_Your assignment:_ Output all the records word for word. Drop the pictures.

Stored data entries:
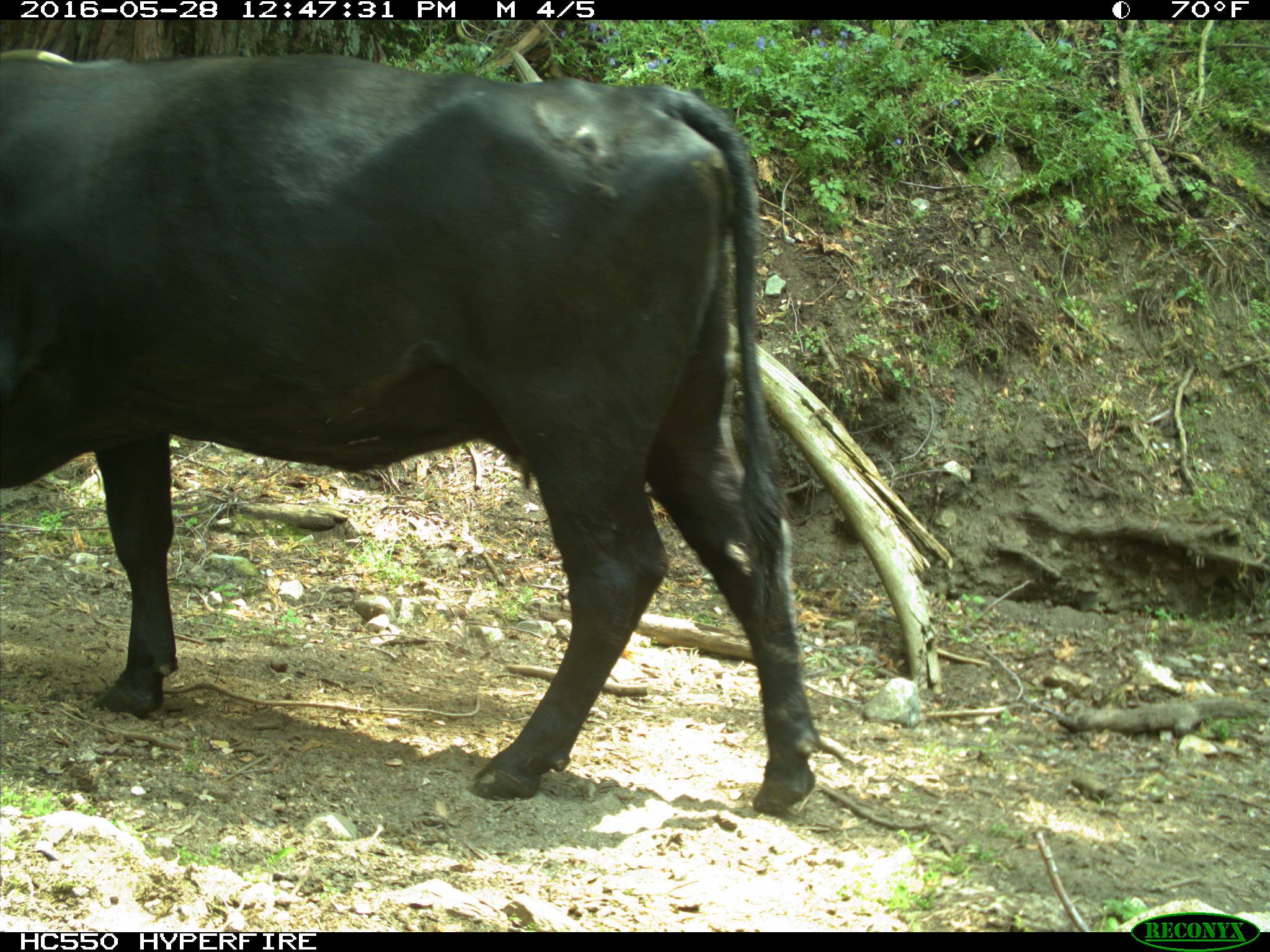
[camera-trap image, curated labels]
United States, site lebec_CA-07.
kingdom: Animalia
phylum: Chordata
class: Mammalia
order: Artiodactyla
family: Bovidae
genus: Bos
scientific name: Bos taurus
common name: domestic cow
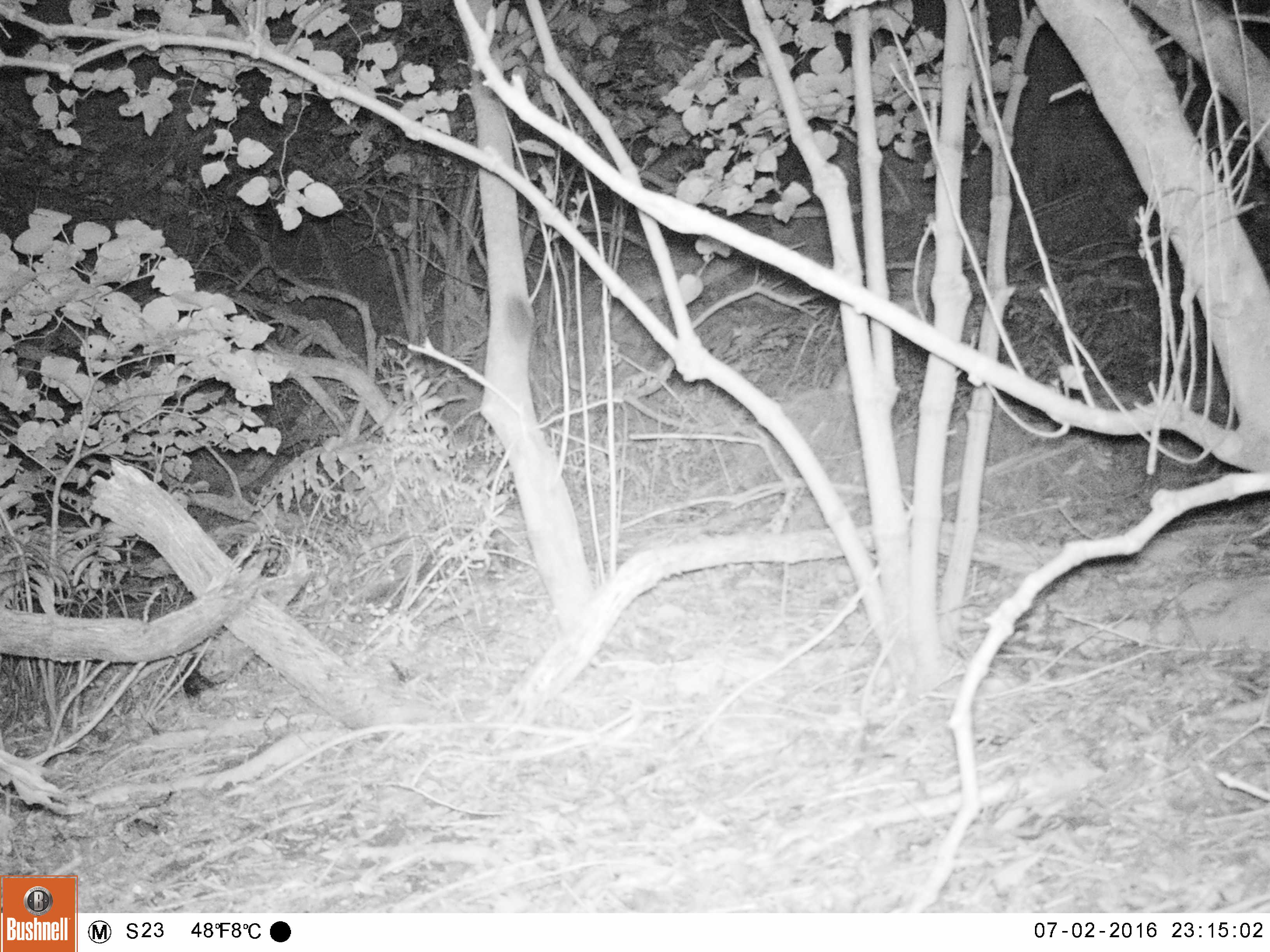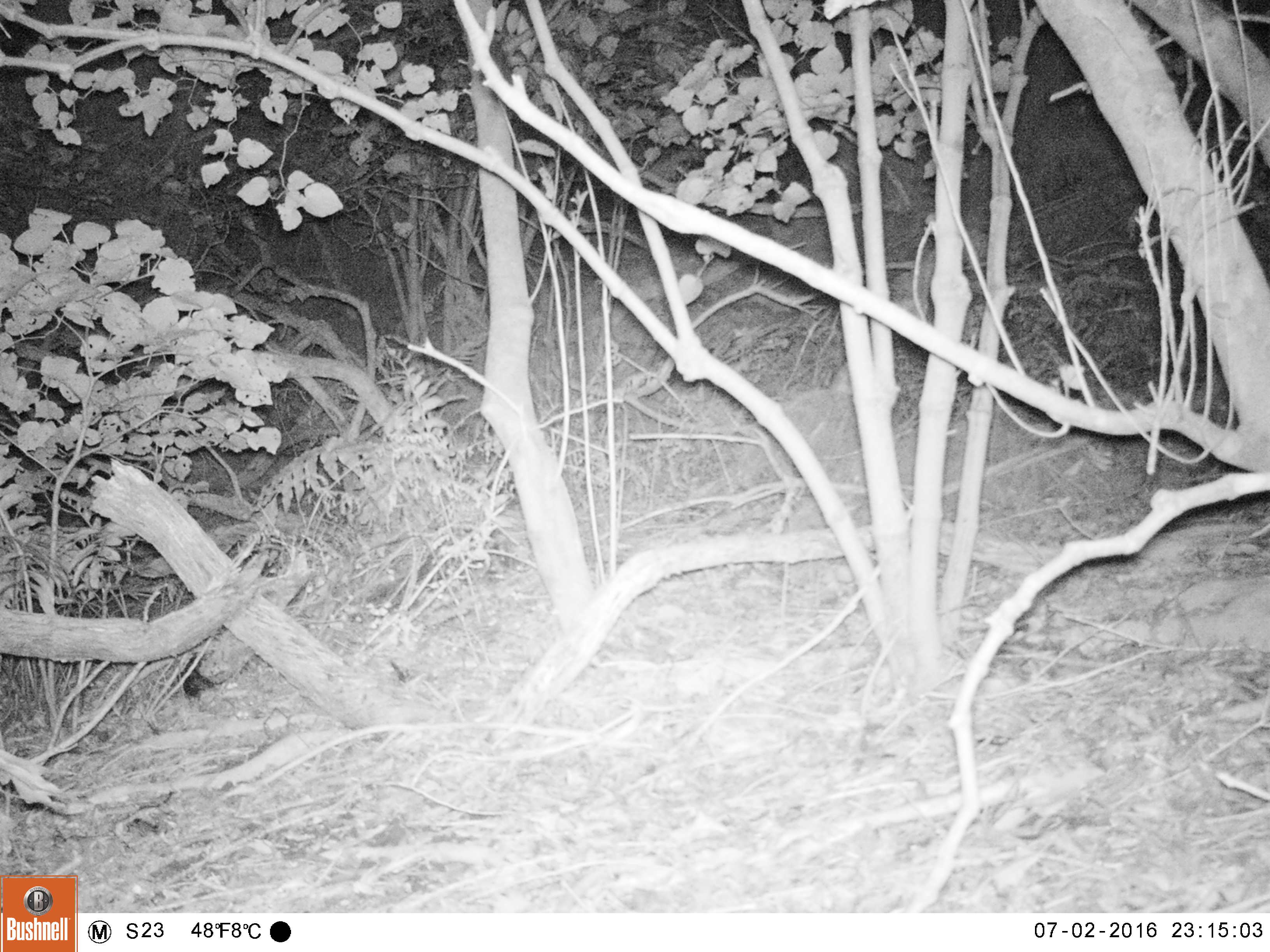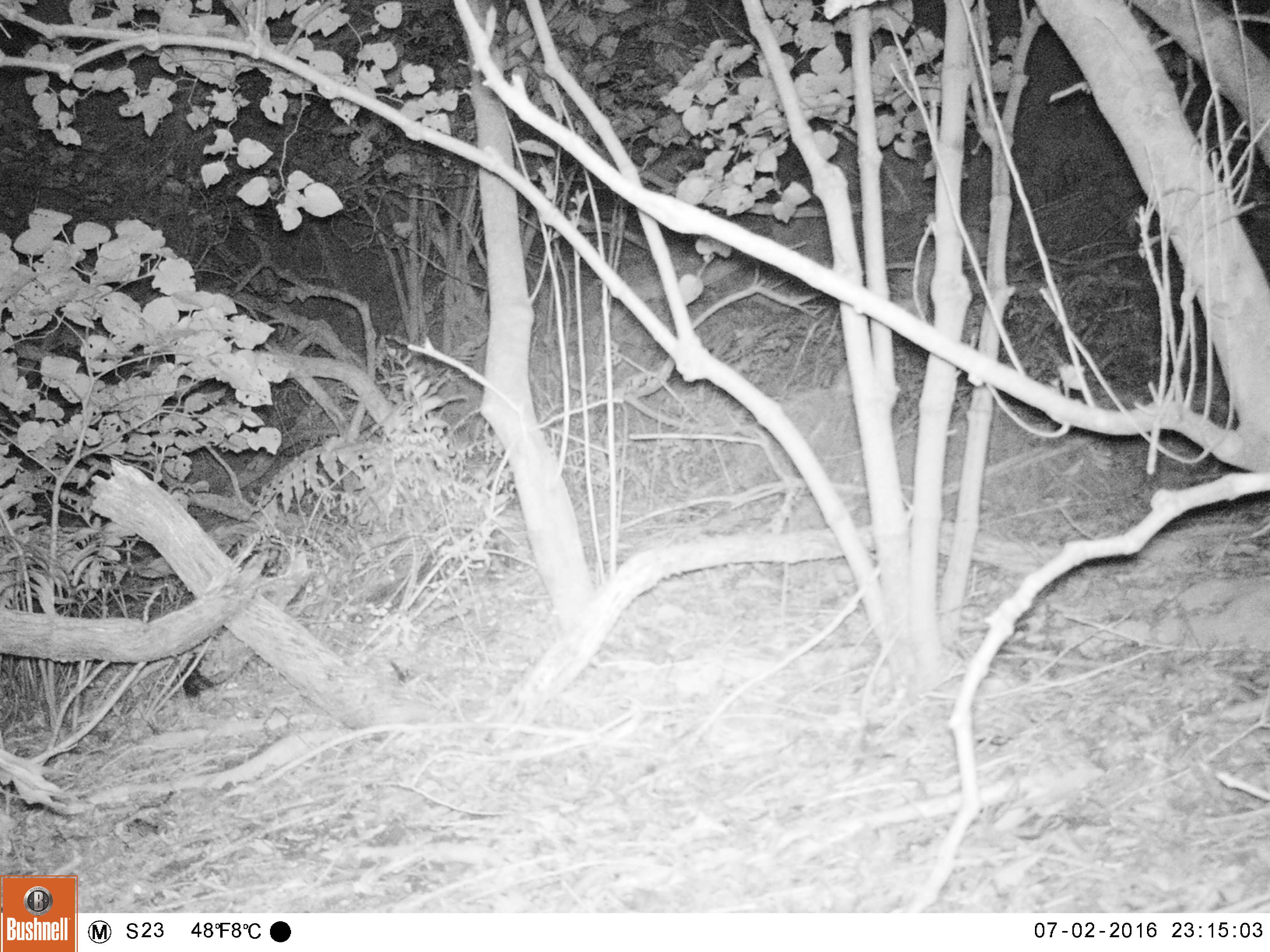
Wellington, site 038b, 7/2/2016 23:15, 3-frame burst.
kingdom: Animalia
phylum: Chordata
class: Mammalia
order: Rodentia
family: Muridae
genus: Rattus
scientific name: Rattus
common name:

_Worked solution:_
[camera-trap image, curated labels]
United States, site lebec_CA-07.
kingdom: Animalia
phylum: Chordata
class: Mammalia
order: Artiodactyla
family: Bovidae
genus: Bos
scientific name: Bos taurus
common name: domestic cow
Wellington, site 038b, 7/2/2016 23:15, 3-frame burst.
kingdom: Animalia
phylum: Chordata
class: Mammalia
order: Rodentia
family: Muridae
genus: Rattus
scientific name: Rattus
common name:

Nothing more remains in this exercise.